** BEGIN **

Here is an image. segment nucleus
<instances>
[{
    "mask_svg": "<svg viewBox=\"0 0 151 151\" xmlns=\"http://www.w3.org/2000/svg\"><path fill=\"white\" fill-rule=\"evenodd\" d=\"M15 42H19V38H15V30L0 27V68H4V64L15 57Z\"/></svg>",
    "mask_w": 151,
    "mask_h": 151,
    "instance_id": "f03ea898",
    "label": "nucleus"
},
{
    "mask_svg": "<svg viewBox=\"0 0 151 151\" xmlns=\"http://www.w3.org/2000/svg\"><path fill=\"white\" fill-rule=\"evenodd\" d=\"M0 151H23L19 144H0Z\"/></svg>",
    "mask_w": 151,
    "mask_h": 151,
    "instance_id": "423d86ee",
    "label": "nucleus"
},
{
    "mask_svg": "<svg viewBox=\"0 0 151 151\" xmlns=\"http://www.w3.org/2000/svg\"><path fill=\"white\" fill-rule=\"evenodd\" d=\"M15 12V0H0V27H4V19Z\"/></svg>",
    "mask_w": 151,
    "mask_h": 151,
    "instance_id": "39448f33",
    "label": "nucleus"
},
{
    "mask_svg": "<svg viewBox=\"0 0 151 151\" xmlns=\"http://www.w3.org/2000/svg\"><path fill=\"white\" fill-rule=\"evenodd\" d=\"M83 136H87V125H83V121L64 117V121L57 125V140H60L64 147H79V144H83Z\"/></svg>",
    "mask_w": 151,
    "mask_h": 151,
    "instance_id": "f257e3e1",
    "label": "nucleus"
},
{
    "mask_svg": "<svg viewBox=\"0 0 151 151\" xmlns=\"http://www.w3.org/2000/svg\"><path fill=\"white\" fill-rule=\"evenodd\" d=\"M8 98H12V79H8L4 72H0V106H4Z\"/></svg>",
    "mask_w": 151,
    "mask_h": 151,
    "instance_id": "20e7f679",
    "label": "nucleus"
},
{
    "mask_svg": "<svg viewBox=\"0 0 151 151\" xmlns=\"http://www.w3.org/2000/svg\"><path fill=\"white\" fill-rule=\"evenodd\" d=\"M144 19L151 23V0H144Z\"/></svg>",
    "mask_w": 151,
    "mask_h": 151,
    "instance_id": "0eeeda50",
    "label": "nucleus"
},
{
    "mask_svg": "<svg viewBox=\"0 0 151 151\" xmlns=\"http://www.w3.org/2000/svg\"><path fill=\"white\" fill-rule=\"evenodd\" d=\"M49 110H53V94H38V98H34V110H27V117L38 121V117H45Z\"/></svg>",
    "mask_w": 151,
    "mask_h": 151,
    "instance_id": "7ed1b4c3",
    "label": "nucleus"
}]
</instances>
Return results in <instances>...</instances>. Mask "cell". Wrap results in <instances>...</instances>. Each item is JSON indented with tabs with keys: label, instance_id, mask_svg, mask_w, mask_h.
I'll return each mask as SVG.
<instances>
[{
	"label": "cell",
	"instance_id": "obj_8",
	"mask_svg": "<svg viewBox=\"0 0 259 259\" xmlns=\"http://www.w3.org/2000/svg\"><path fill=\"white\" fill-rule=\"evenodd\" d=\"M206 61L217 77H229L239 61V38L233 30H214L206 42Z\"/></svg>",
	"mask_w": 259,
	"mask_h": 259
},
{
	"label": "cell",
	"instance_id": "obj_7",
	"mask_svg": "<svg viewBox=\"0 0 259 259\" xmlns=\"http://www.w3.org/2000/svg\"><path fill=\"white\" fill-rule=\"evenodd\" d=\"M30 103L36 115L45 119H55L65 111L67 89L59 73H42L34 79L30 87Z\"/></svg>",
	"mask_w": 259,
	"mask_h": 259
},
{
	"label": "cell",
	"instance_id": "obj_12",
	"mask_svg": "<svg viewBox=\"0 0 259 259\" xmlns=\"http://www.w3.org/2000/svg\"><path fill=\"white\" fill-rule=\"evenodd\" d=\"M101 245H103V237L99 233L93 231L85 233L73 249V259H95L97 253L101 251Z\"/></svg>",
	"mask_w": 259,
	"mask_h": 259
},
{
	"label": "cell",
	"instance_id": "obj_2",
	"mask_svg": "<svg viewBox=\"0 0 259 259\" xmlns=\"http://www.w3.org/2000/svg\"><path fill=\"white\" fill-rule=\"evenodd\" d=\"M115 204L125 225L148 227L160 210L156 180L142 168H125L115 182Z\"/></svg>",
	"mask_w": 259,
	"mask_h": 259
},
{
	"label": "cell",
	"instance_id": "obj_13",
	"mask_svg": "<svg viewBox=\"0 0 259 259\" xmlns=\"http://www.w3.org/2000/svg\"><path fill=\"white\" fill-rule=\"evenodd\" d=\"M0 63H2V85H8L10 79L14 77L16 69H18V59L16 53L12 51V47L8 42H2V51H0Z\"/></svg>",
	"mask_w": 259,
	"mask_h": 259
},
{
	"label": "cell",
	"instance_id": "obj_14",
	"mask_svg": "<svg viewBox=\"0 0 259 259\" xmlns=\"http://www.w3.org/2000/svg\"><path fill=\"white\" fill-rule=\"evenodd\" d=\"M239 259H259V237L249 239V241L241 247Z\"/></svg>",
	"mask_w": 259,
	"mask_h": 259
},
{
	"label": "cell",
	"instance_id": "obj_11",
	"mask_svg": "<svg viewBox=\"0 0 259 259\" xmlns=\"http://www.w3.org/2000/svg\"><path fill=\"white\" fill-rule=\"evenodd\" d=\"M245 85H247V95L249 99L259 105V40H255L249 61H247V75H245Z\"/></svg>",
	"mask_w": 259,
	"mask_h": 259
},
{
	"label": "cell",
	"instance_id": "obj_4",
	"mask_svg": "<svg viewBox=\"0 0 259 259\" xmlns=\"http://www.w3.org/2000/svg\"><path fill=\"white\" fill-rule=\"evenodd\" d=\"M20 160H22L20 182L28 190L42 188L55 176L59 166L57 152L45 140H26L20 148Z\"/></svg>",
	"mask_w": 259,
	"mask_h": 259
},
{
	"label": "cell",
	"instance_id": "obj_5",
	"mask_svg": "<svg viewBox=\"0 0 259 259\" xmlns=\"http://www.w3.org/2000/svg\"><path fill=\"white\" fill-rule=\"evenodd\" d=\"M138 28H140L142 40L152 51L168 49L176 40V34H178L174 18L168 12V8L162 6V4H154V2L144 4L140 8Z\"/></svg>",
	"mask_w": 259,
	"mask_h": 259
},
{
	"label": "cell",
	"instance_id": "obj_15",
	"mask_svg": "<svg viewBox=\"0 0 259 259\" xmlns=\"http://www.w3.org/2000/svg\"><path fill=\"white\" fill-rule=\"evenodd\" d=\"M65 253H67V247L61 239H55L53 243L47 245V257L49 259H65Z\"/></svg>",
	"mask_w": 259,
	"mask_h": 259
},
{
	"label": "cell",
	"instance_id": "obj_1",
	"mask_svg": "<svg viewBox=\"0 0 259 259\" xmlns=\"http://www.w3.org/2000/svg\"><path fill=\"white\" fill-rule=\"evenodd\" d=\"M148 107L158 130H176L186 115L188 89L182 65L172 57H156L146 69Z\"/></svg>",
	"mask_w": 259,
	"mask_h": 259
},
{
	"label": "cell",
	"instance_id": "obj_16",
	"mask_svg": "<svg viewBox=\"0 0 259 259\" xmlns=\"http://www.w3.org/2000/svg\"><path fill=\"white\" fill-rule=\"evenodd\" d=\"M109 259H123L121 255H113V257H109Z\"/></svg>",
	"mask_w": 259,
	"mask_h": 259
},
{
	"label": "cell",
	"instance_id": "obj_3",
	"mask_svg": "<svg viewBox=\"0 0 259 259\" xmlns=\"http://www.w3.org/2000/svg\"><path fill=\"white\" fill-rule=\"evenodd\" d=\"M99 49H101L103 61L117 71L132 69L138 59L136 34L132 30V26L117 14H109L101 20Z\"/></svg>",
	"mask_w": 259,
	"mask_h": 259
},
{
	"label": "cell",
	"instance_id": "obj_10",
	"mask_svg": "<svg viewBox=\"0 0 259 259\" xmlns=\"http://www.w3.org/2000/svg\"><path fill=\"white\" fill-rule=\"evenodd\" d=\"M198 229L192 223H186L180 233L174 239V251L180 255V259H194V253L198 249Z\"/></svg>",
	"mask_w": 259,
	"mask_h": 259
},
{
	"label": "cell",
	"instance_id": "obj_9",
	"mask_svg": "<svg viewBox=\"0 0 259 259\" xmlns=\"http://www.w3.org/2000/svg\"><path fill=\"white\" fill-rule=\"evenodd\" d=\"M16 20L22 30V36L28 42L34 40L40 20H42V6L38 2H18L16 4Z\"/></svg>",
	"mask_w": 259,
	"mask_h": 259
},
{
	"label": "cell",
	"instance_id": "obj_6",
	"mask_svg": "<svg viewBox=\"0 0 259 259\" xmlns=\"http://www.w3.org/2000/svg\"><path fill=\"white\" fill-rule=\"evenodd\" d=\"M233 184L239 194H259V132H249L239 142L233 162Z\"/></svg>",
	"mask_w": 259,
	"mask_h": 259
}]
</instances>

** END **

■ **GOAL**: Copy out the items without changes, starting at the very beginning of the items and ending at the line that contains "136H87V125H83V121L64 117V121L57 125V140H60L64", with that line included.

■ **ANSWER TO THE EXERCISE**:
Here is an image. segment nucleus
<instances>
[{
    "mask_svg": "<svg viewBox=\"0 0 151 151\" xmlns=\"http://www.w3.org/2000/svg\"><path fill=\"white\" fill-rule=\"evenodd\" d=\"M15 42H19V38H15V30L0 27V68H4V64L15 57Z\"/></svg>",
    "mask_w": 151,
    "mask_h": 151,
    "instance_id": "f03ea898",
    "label": "nucleus"
},
{
    "mask_svg": "<svg viewBox=\"0 0 151 151\" xmlns=\"http://www.w3.org/2000/svg\"><path fill=\"white\" fill-rule=\"evenodd\" d=\"M0 151H23L19 144H0Z\"/></svg>",
    "mask_w": 151,
    "mask_h": 151,
    "instance_id": "423d86ee",
    "label": "nucleus"
},
{
    "mask_svg": "<svg viewBox=\"0 0 151 151\" xmlns=\"http://www.w3.org/2000/svg\"><path fill=\"white\" fill-rule=\"evenodd\" d=\"M15 12V0H0V27H4V19Z\"/></svg>",
    "mask_w": 151,
    "mask_h": 151,
    "instance_id": "39448f33",
    "label": "nucleus"
},
{
    "mask_svg": "<svg viewBox=\"0 0 151 151\" xmlns=\"http://www.w3.org/2000/svg\"><path fill=\"white\" fill-rule=\"evenodd\" d=\"M83 136H87V125H83V121L64 117V121L57 125V140H60L64 147H79V144H83Z\"/></svg>",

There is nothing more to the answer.